Eventually, by adding leap months to synchronize the shorter lunar calendar with the solar one, the unified lunisolar Jewish calendar emerged, creating a valued unity between constancy and novelty.

The moon, which can only reflect light, is an ever-present symbol of the Jewish people. Its task is to reflect the light of the sun, God, and Torah into the world. Be a light by reflecting the light.

The king and the cottage. An elderly king had to determine which of his three children, whom he loved equally, would eventually reign. One day, he announced, “Whoever can fill the garden cottage to capacity within seven days with anything you choose will earn the throne.”

The oldest child lugged rocks of all shapes and sizes for days, filling the cottage’s cracks and crevices with small pebbles. At the end of the week, the king nodded. “You may be the next king.” The king ordered the cottage emptied.

The middle son took his turn, filling the cottage with feathers and tamping them down until it was crammed full. At the end of the week, the king nodded. “You have surpassed your brother. You may be the next king.”

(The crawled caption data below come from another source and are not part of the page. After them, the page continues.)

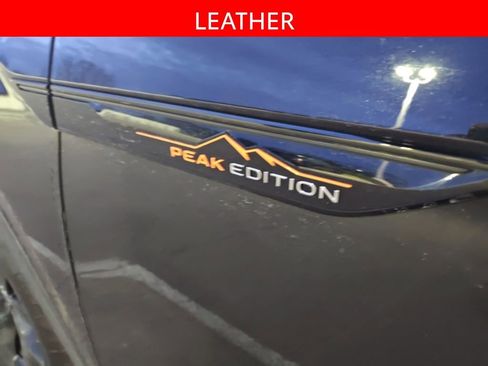 Used 2024 Volkswagen Atlas Peak Edition SE image 5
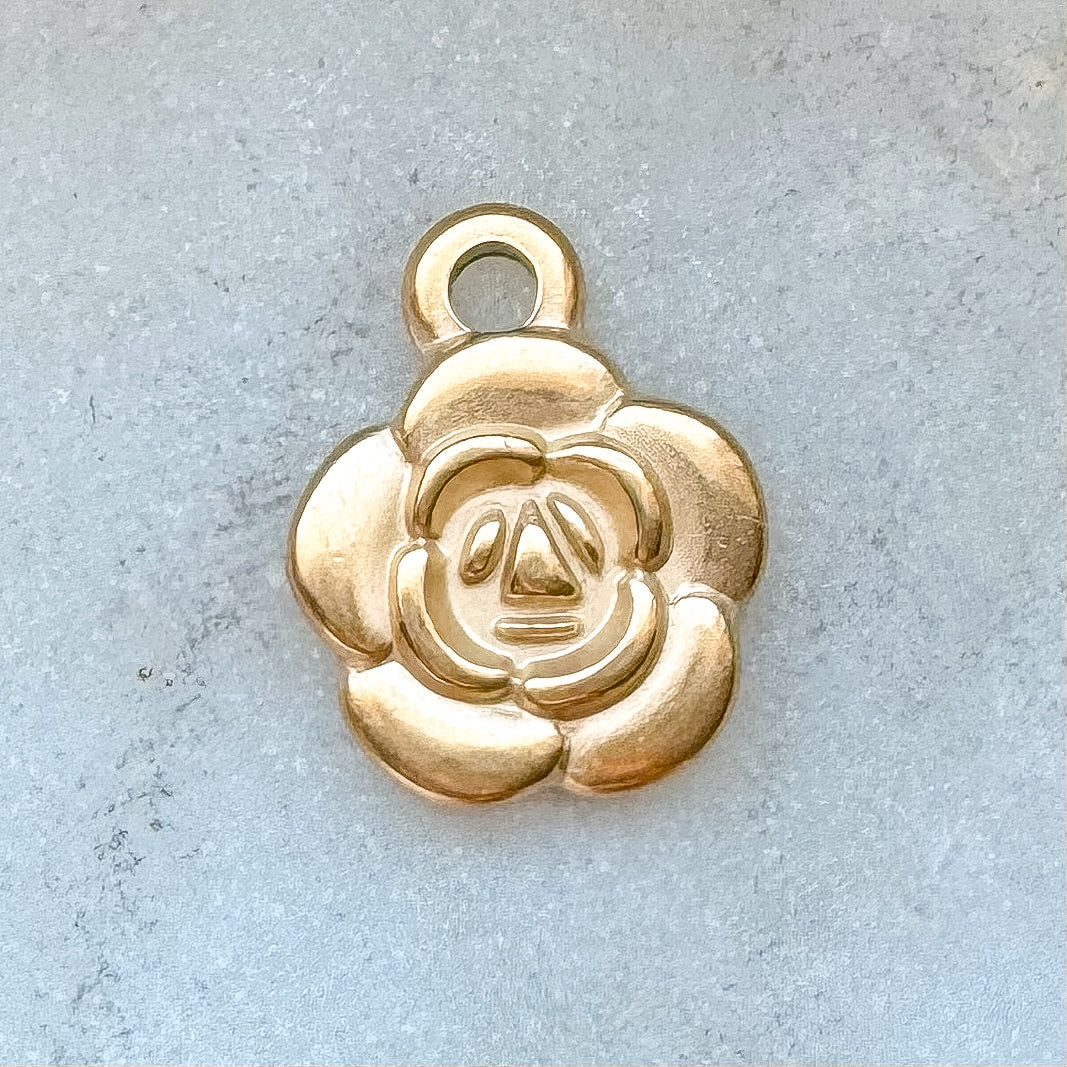 FLOWER CHARM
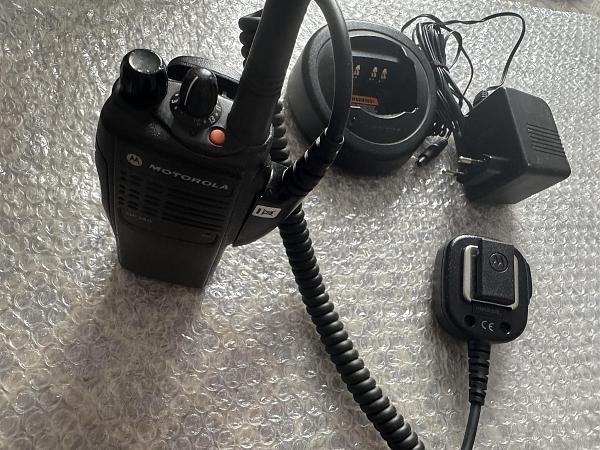 Продам Motorola GP340 VHF 136-174Мгц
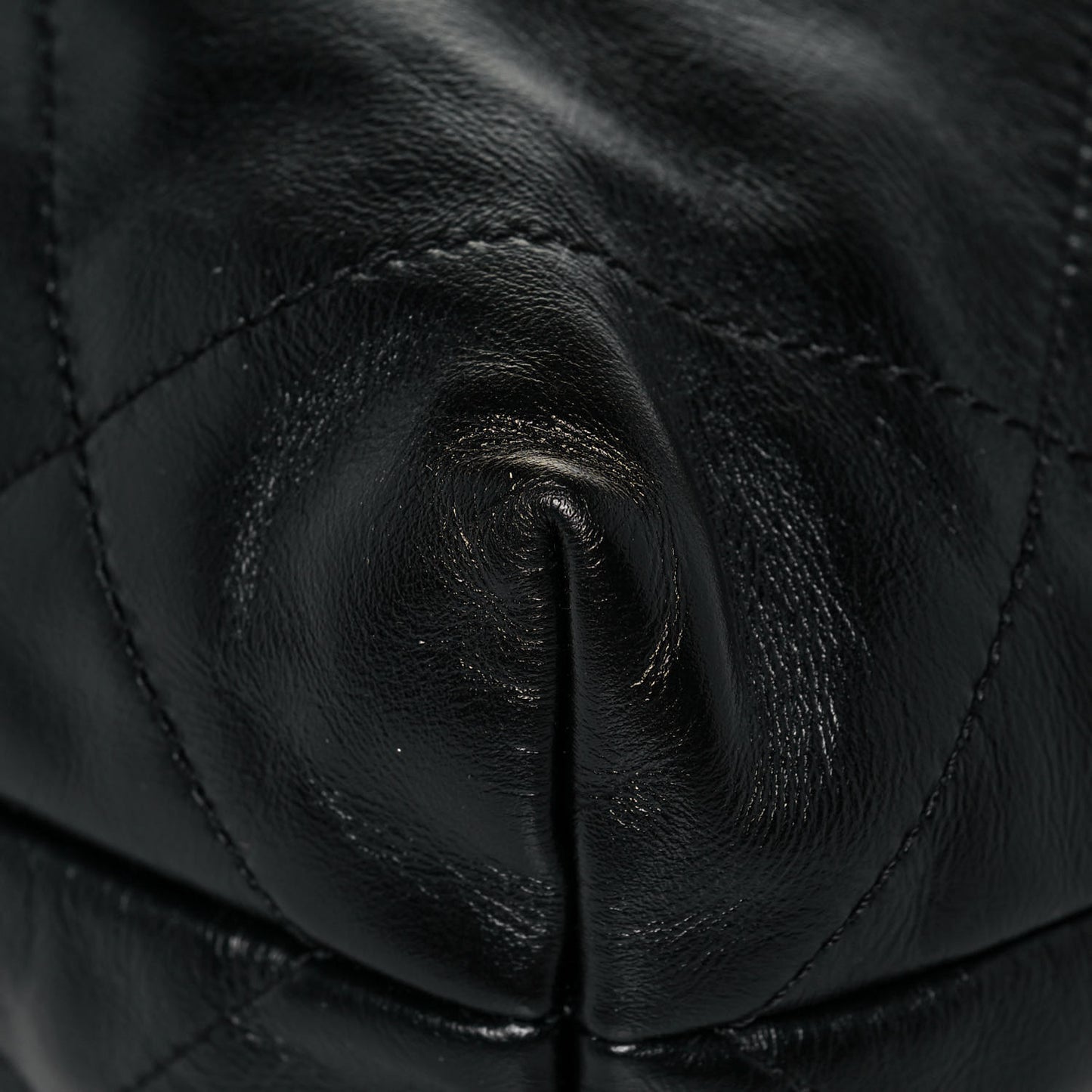 Shiny Calfskin Quilted Small Chanel 22 Black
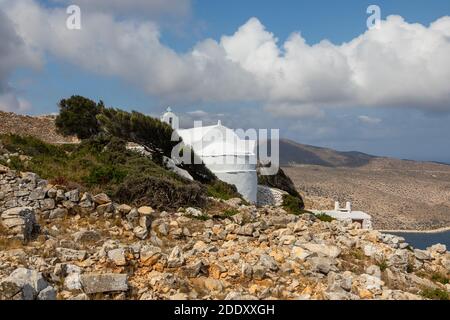 Vista della piccola Chiesa di Panagia Paleokastritsa all'interno delle rovine del castello di Palaiokastro. In cima alla collina. Isola di iOS, Grecia. Foto Stock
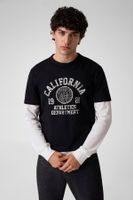 camiseta con logo estampado
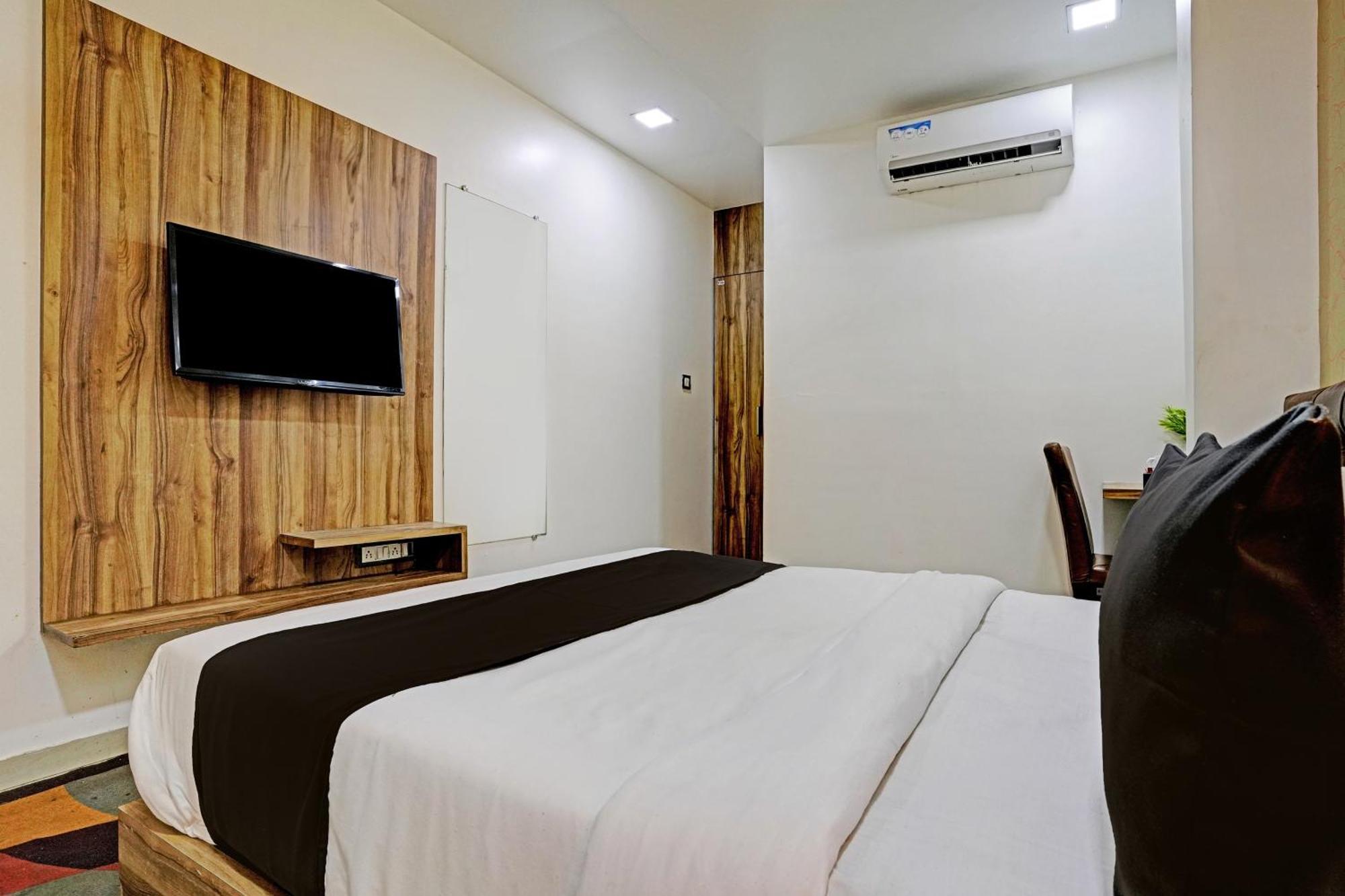 מומביי Hotel O Blue Inn Residence Near R City Mall מראה חיצוני תמונה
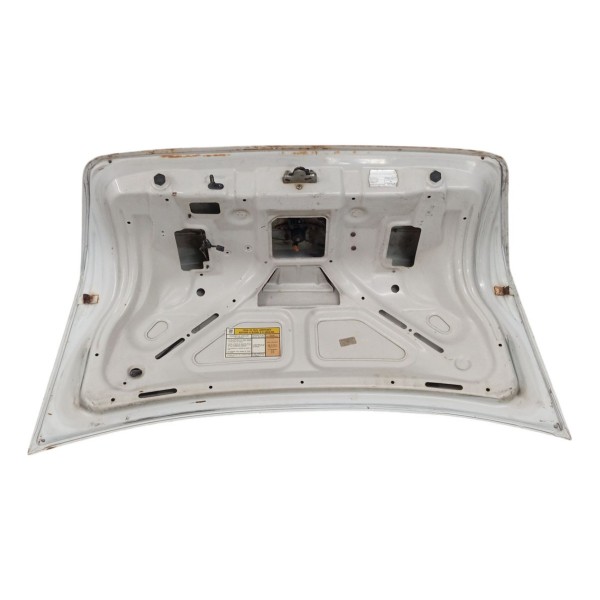 Tampa Traseira Chevrolet Vectra 1999 2000 2001 Detalhe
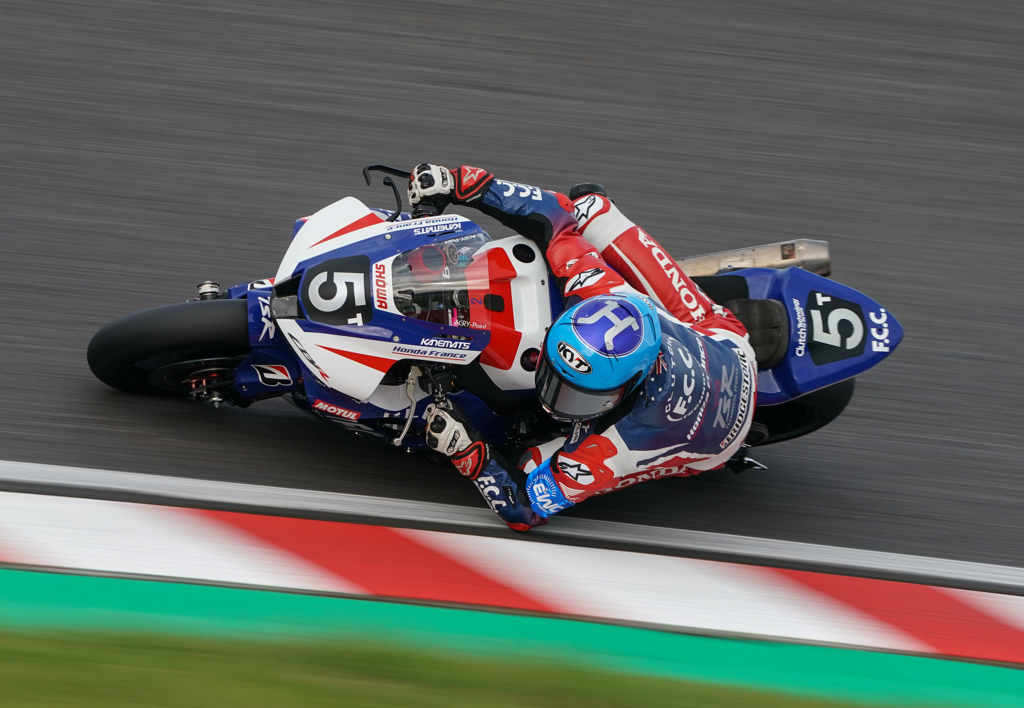 8耐予選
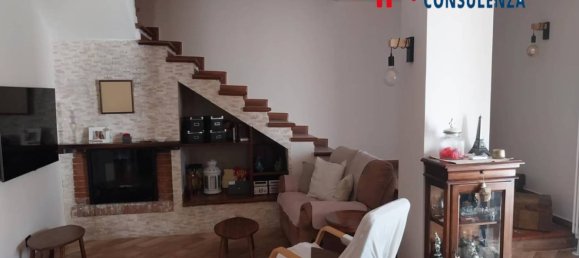 4 bedrooms Villa in Giugliano in Campania, Italy No. 273680 4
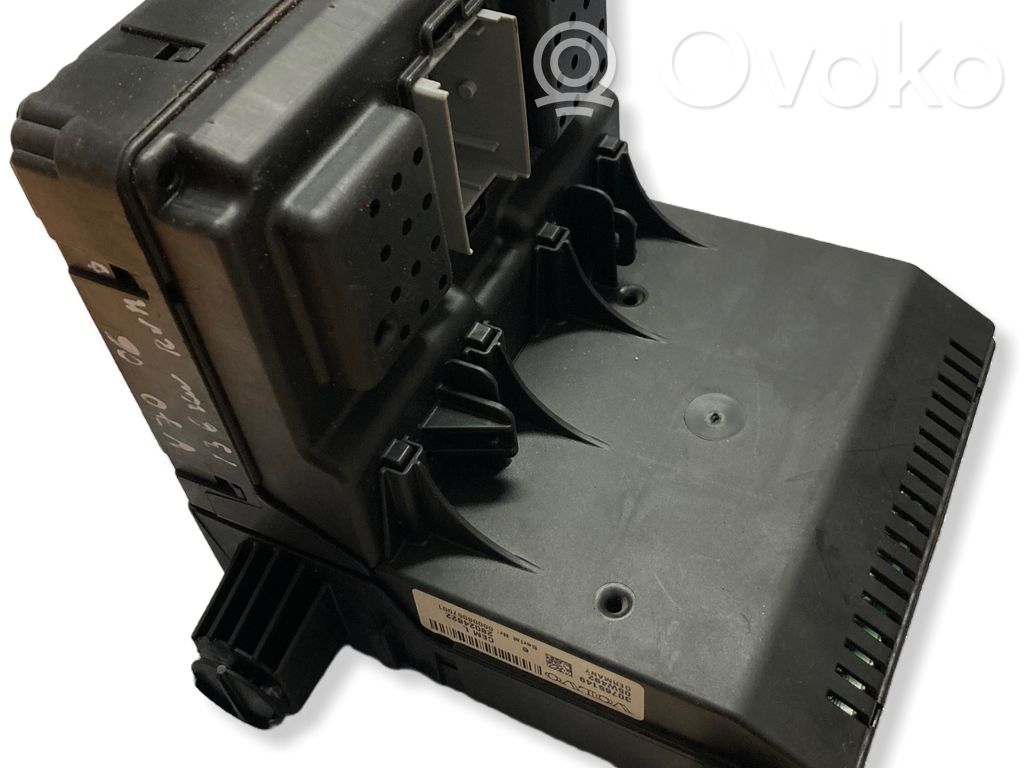 Volvo V70 Fuse module 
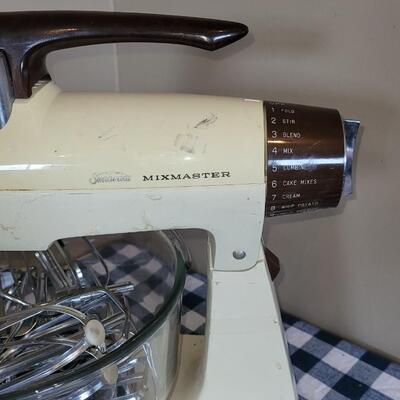 Lot 274: Vintage Sunbeam Mixer, 2 Bowls, 4 Sets of Beaters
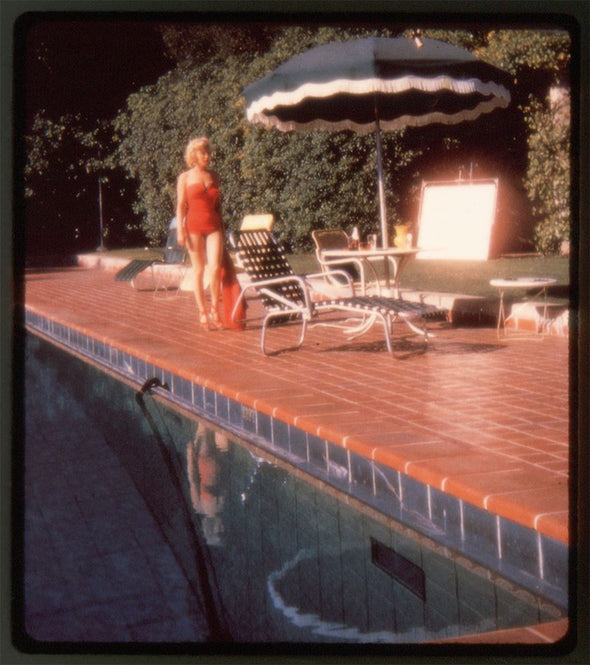 Pin-Up Stereo Slide - Marilyn-Monroe at Harold Lloyd's Pool - 1952 - Kodachrome - vintage Reels 3dstereo 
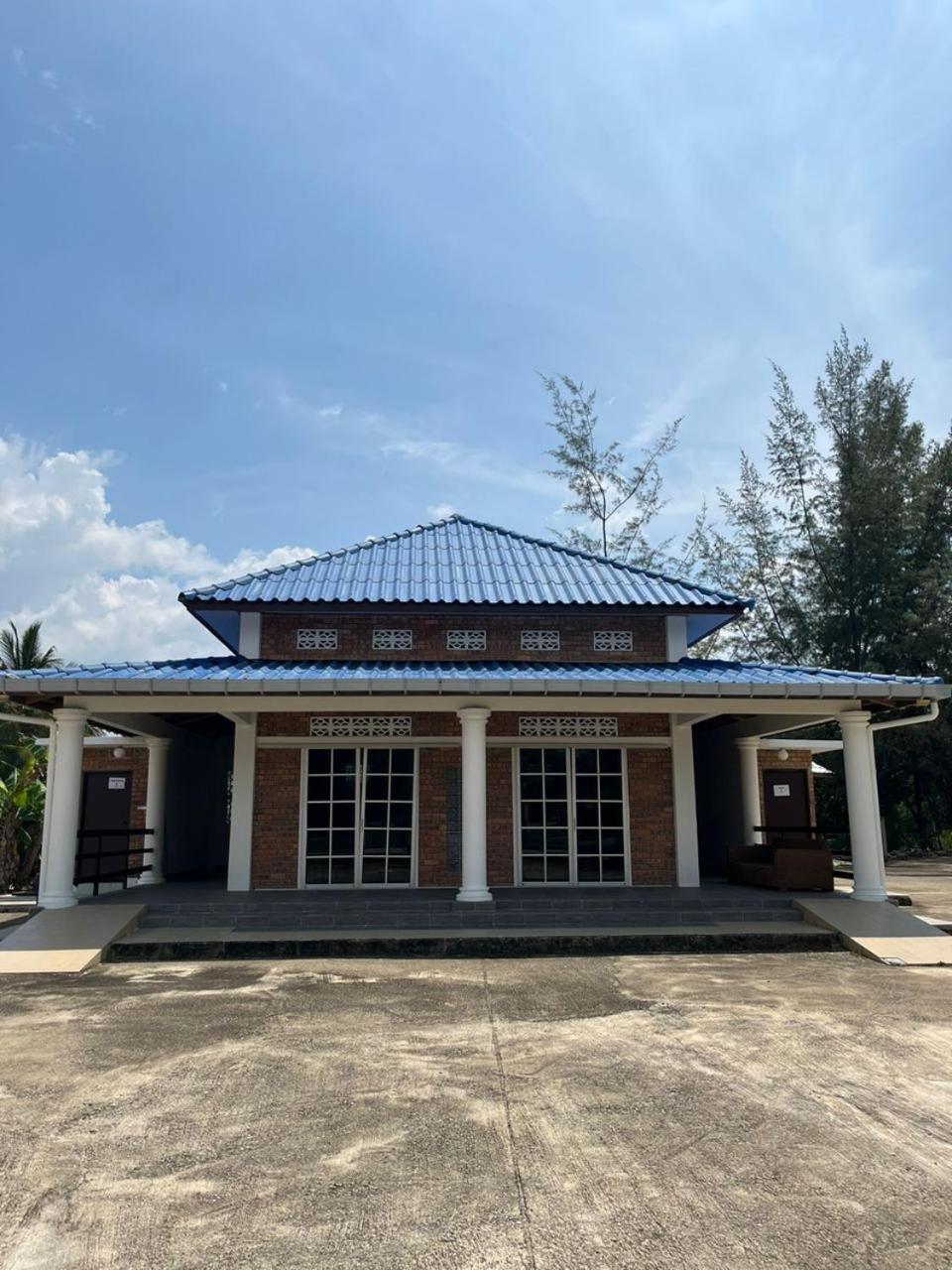 Kanza Beach Inn Marang Bagian luar foto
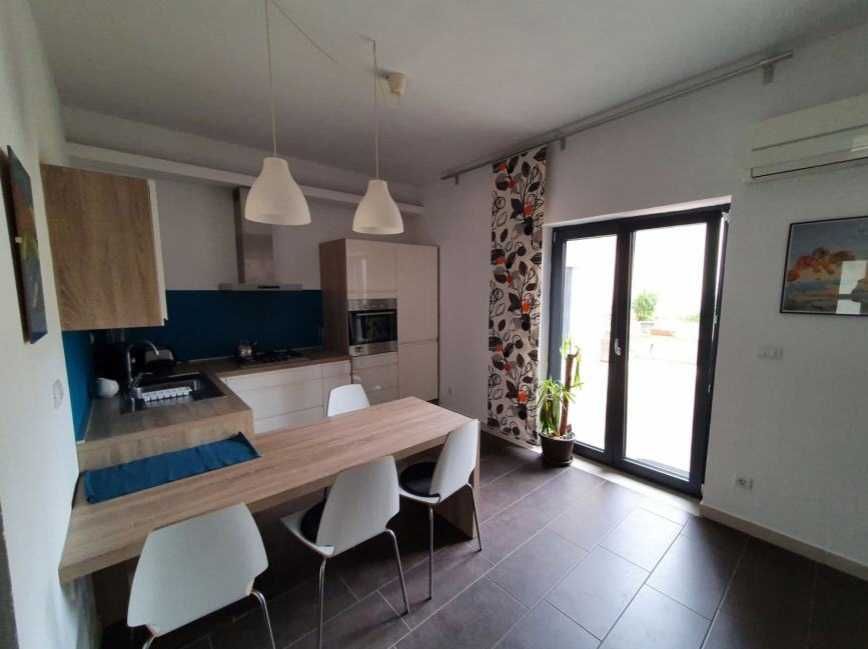 Дава се под наем Двустаен апартамент в Пловдив, Тракия - 60 кв.м за 270.3 € - Снимка #1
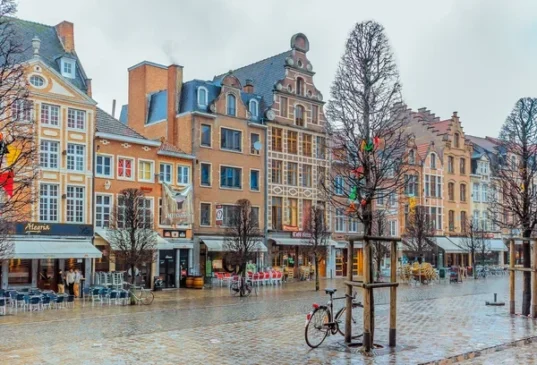 Leuven, Bélgica: A Cidade Universitária Desconhecida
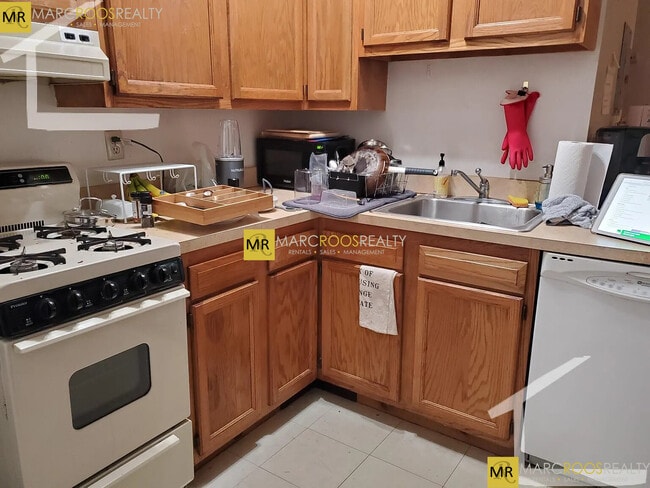 Building Photo - 30 Medfield St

The cottage was again emptied.

When the youngest child’s turn came, the brothers pleaded with their father to not let her compete or at least wait until she was older. The king refused, saying, “You’ll each have a turn.”

The first day passed, but the cottage remained empty. A second day passed, and a third. The king waited. On the seventh day, just as the king opened the cottage door, the young princess slipped in and knelt in the middle of the room, facing away from the door.

Moments later, she rose, a candlestick standing on the floor, its flickering candle soon filling the entire cottage with light. The king smiled and said, “The throne is yours.”

The darkness of a total solar eclipse is a powerful Torah lesson. Because the sun is about 400 times larger than the moon, it’s only from our perspective that the moon appears to cover the sun. But the sun’s fiery-white corona is still visible, reminding us that even in dark moments, the Divine Light isn’t extinguished, and we can still reflect it outward.

Literature to share

The Sages of Chelm and the Moon by Shlomo Abas. The people of Chelm — known as the city of wise fools — have a problem. Every so often they find themselves stumbling in the dark when the moon disappears from the night sky. So they set out to purchase a brand-new full moon to illuminate their dark skies year round. But their plan goes awry when a crafty innkeeper offers them a seemingly perfect solution. With comical illustrations and engaging text, this clever adaptation of a well-known tale is perfect for the elementary set.

Israel 201 by Joel Chasnoff and Benji Lovitt. Did you know that there are more than 5,000 stray cats in Jerusalem…per square mile? Explore 75 new aspects of Israeli life and culture today, from the Olympics to the music scene, real estate, show business, the arts, women’s rights, and more. Based on the authors’ own experiences, this book celebrates the Israel you probably don’t know, behind the headlines.